Thanks to COVID-19, we may be seeing the return to those walled offices again.
Open floor plans have been very common in recent office designs, with cubicles going by the wayside. It wasn’t all that many years ago when you would see those honeycomb cubicles with small working spaces that kept workers separated and were designed to help them focus on the task at hand. Now that businesses are starting to let their employees back in after some of the pandemic cautions have eased up, we may be seeing the return to those walled offices again.
Cushman & Wakefield is a commercial real estate firm that maps out office plans for its clients. One of their representatives, Michael Boonshoft, told WIRED that you could expect to begin seeing “a lot of Plexiglas.”
“Having that divider will make people feel safer. That shield between desks will be really important,” he said.
At the Cushman & Wakefield properties in China, more than 1 million workers have already returned to the work environment. Some of the safety precautions that have been implemented include temperature checkpoints, masks, sanitizer, disposable desk covers, desk dividers, and a commitment to social distancing in open areas and in meetings. Some businesses don’t have the square footage to allow for those individual workspaces that separate workers by at least 6 feet. They also don’t want to spend the money on a complete renovation, so cubicles are allowing the opportunity to have the best of both worlds.
Ben Waber, president and co-founder of workplace analytics software provider Humanyze spoke to WIRED, and said: “Partitions are really hot right now.”
A number of safety precautions that include social distancing and cubicles are what Boonshoft refers to as “quick- and inexpensive-to-implement ideas.” Some more controversial technologies are being considered by other companies to safeguard the health of their employees. PricewaterhouseCoopers is a consulting firm that designed an app-based tool that uses smartphones to track the location of employees in an office. If someone tests positive for COVID-19, the data can be used to alert the other workers that they may be at risk.
It is likely that working from home will be the safest course for many companies as far as we can tell for the foreseeable future.

## Brief 1:
For each statement, say whether it agrees with the article about cubicles returning to offices. Answer yes or no, and quote the article's deciding words. (a) More than 1 million workers have returned to work at Cushman & Wakefield properties in China. (b) The PricewaterhouseCoopers tool uses smartwatches to track where employees are in an office. (c) Ben Waber is president and co-founder of Humanyze.
## Brief 2:
Retype the stretch of the article about cubicles returning to offices from "Ben Waber, president" through "be at risk.".
Rely only on the article about cubicles returning to offices.

## Given records:
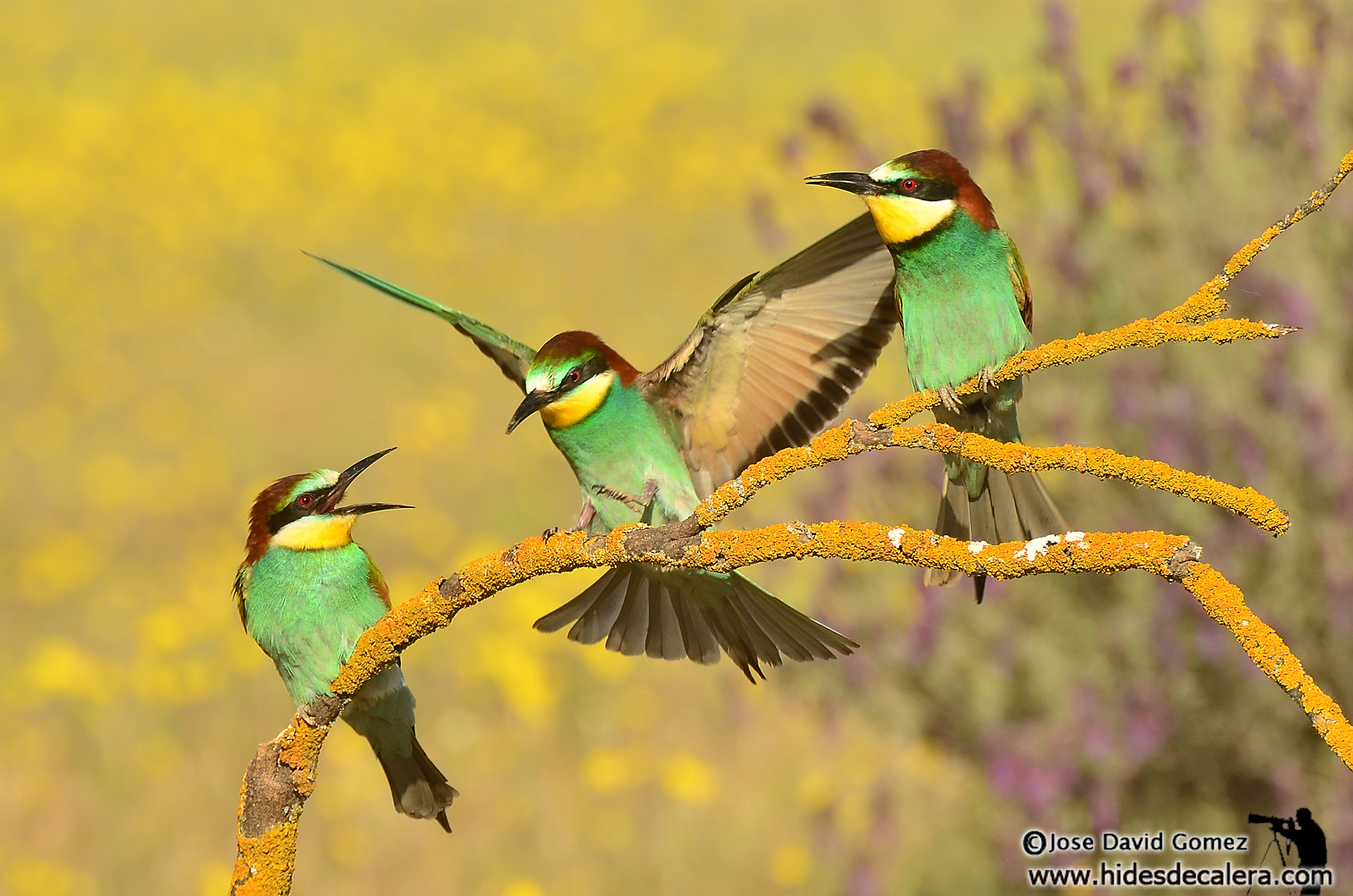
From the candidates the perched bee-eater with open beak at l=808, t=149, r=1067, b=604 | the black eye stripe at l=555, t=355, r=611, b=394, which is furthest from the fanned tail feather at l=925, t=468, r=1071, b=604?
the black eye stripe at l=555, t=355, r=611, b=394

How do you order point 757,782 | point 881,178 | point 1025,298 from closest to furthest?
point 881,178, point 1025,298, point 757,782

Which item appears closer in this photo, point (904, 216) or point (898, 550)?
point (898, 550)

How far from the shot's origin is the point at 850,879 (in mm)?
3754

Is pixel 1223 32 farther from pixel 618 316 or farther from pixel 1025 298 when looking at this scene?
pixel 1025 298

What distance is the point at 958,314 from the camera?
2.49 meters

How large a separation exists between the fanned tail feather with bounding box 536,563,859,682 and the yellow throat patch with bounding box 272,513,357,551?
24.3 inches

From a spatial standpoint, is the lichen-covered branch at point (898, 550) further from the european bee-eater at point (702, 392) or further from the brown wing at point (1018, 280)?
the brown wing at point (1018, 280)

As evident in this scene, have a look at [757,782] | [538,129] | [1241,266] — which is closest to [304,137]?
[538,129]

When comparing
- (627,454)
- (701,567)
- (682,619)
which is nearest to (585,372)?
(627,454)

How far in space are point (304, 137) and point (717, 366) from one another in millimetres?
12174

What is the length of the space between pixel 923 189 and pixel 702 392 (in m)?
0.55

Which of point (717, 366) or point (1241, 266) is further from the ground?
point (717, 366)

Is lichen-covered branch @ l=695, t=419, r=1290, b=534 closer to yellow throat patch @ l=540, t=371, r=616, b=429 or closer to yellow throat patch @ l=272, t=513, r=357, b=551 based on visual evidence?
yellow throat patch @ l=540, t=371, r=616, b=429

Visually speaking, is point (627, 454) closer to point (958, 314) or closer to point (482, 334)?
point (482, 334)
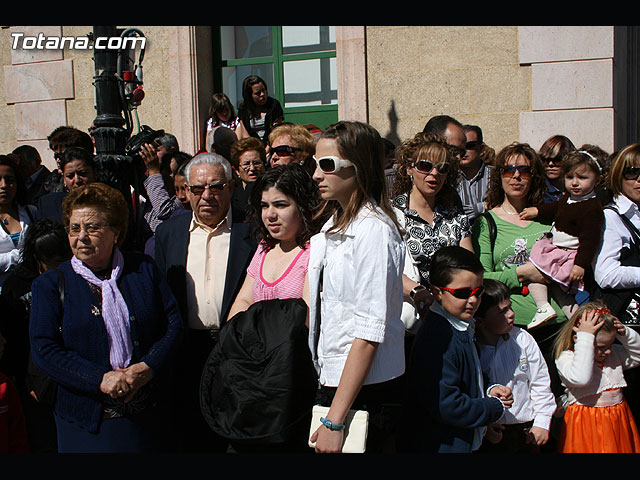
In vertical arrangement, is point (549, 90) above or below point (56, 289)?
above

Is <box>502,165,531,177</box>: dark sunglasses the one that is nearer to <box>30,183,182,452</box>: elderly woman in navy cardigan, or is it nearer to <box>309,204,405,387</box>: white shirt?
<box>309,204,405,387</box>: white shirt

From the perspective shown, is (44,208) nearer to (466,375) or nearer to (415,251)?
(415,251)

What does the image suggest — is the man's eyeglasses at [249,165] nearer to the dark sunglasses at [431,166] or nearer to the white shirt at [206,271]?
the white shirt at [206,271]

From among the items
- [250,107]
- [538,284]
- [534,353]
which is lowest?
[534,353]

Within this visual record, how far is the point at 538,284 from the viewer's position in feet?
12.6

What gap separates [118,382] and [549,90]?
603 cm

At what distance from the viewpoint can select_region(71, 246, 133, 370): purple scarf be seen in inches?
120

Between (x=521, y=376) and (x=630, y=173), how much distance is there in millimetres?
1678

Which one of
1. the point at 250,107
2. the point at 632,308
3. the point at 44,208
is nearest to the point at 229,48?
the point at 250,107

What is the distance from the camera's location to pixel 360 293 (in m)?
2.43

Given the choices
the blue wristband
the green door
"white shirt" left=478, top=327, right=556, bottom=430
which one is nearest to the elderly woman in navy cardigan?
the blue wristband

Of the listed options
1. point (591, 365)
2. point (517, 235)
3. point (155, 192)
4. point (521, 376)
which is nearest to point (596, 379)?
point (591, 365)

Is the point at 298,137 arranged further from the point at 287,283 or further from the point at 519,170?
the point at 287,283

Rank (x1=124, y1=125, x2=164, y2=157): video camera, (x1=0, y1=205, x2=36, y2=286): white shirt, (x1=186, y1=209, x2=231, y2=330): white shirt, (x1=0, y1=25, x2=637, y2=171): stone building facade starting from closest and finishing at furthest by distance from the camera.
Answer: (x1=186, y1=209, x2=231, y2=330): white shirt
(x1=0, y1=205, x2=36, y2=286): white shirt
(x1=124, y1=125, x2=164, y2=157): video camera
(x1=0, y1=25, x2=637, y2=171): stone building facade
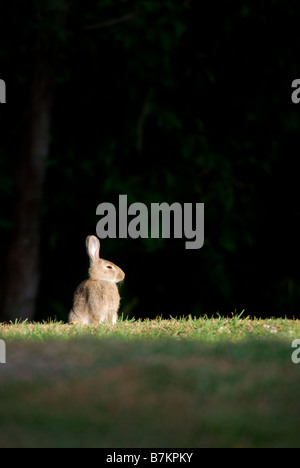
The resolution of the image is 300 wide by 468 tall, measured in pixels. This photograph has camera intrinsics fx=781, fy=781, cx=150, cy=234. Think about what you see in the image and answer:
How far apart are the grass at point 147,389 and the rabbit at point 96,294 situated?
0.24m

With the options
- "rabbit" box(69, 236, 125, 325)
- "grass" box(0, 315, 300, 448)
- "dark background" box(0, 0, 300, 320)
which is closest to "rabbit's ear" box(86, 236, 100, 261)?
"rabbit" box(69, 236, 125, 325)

## Task response 1:
(a) Yes: "At the Cushman & Wakefield properties in China, more than 1 million workers have already returned to the work environment."
(b) No: "designed an app-based tool that uses smartphones to track the location of employees in an office"
(c) Yes: "Ben Waber, president and co-founder of workplace analytics software provider Humanyze"

## Task response 2:
Ben Waber, president and co-founder of workplace analytics software provider Humanyze spoke to WIRED, and said: “Partitions are really hot right now.”
A number of safety precautions that include social distancing and cubicles are what Boonshoft refers to as “quick- and inexpensive-to-implement ideas.” Some more controversial technologies are being considered by other companies to safeguard the health of their employees. PricewaterhouseCoopers is a consulting firm that designed an app-based tool that uses smartphones to track the location of employees in an office. If someone tests positive for COVID-19, the data can be used to alert the other workers that they may be at risk.